Katechismus,
Ofte Onderwysinge in de Kristelikke leere.
1 sondag.
1 Vraage.
Welk is uwen eenigen troost, beide in het leeven, ende het sterven?
Antwoord. Dat ik met lyf, ende ziele, beide in het leeven, ende het sterven, niet myns, maar myns getrouwen saaligmaakers Jesus Kristus eigen ben, die, met syn dierbaar bloed, voor alle myne sonden volkoomenlik betaalt, ende my uit alle geweld des duivels verlost heeft: ende alzoo bewaart, dat sonder den wille myns heemelschen vaaders, geen haair van myn hoofd vallen kan, ja ook dat my alle ding tot myne saaligheit dienen moet-Daarom hy my ook door synen heiligen Geest des eeuwigen leevens verseekert, ende hem voortaan te leeven van harten willig, ende bereidt maakt.
2 vraa.
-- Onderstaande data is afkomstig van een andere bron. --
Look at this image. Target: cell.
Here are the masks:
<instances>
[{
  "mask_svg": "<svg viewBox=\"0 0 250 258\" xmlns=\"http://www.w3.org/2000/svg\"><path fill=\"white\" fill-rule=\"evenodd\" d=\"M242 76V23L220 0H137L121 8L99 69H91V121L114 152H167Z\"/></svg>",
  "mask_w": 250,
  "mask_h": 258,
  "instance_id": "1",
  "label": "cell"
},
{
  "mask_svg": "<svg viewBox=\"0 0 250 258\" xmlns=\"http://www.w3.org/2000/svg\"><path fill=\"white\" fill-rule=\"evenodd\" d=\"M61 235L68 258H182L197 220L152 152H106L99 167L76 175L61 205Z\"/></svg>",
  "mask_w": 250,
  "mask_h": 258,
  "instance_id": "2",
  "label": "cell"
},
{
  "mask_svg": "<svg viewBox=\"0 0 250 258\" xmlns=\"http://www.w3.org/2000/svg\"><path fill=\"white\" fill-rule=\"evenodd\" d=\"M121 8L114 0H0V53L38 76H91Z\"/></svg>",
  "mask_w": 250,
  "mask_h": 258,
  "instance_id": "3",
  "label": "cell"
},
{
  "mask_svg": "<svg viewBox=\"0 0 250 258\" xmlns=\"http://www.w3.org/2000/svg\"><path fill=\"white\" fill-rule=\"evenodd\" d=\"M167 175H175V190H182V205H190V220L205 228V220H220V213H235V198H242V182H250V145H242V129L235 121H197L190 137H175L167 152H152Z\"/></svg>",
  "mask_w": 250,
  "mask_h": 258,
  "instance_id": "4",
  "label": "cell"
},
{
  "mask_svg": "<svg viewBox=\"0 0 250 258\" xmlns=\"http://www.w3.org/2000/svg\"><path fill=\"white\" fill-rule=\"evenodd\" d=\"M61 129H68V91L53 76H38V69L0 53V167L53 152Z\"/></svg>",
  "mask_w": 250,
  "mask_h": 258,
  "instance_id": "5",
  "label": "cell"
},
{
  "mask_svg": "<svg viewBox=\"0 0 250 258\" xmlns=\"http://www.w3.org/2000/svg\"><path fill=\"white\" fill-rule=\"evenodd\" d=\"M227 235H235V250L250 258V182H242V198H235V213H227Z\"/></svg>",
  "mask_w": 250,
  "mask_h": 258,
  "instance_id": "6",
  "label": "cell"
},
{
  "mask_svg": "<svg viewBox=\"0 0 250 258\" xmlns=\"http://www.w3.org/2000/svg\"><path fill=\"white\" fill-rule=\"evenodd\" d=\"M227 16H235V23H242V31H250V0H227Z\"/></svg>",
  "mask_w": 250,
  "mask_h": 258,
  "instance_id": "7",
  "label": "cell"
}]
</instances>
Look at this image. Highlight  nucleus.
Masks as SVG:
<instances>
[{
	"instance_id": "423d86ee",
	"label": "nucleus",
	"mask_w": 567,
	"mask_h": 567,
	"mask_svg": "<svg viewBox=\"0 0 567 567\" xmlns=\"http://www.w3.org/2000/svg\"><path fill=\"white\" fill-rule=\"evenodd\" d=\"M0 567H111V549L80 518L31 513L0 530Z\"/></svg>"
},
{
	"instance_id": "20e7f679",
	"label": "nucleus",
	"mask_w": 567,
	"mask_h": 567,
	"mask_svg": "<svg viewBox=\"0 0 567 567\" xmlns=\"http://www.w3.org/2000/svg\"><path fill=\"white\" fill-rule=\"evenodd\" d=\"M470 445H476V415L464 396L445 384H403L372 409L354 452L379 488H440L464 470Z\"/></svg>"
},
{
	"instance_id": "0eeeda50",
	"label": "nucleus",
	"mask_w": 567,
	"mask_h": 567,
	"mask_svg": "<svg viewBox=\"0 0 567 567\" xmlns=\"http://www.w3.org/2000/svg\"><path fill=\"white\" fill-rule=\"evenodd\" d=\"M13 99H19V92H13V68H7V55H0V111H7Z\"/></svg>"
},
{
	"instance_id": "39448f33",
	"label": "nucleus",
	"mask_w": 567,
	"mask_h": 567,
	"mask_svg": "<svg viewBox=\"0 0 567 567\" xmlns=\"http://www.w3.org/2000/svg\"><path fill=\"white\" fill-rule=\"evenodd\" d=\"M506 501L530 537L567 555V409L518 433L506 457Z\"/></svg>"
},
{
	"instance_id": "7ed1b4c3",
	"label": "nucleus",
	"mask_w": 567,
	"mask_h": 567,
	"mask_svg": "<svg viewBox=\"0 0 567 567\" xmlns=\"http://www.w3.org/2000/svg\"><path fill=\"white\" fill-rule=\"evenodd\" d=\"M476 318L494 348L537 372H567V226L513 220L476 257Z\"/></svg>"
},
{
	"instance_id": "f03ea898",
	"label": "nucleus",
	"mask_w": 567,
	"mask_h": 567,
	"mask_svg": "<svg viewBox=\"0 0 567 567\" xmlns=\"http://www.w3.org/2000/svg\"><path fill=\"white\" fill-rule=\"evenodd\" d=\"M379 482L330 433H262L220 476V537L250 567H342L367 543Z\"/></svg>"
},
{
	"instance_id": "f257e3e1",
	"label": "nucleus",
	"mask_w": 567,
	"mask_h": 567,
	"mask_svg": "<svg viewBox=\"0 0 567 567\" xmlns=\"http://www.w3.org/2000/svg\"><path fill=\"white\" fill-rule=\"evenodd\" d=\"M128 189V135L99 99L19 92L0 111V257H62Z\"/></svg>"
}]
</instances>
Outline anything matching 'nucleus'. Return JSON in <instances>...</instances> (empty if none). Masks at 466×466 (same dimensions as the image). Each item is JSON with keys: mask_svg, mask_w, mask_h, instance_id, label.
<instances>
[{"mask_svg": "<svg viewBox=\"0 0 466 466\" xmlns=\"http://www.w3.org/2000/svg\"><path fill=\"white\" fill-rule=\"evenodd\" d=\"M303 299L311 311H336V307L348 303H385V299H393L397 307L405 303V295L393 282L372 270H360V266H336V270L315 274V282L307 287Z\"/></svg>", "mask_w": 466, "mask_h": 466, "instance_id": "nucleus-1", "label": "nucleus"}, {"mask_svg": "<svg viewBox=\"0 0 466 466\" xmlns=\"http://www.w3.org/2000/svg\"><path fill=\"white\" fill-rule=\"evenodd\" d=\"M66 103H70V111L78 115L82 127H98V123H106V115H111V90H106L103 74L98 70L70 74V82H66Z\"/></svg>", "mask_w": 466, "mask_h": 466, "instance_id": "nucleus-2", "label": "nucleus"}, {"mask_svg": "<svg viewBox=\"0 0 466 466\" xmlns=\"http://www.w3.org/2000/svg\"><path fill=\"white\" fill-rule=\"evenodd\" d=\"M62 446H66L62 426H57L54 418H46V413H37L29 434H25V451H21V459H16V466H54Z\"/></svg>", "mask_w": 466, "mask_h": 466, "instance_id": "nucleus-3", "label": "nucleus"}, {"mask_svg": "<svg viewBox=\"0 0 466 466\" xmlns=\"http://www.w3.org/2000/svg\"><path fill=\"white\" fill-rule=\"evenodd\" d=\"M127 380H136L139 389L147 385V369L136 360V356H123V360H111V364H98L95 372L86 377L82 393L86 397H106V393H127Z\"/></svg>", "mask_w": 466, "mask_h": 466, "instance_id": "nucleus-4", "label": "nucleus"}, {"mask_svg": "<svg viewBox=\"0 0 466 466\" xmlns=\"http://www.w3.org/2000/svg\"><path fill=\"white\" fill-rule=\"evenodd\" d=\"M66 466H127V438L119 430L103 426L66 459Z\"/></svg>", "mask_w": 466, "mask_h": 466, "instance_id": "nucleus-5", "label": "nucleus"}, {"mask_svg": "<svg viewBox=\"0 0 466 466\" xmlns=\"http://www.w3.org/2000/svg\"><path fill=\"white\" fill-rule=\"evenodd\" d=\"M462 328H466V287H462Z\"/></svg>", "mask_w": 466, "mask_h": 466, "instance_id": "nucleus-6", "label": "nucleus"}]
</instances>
Hoe veel stukken zyn u noodig te weeten, op dat gy in deesen troost saaliglik leeven, ende sterven moogt?
Ant. Dry stukken. Ten eersten, hoe groot myne sonden, ende ellenden zyn.
Ten anderen, hoe ik van alle myne sonden, ende ellenden verlost werde.
Ten derden, hoe ik God voor zulke verlossinge zal dankbaar zyn.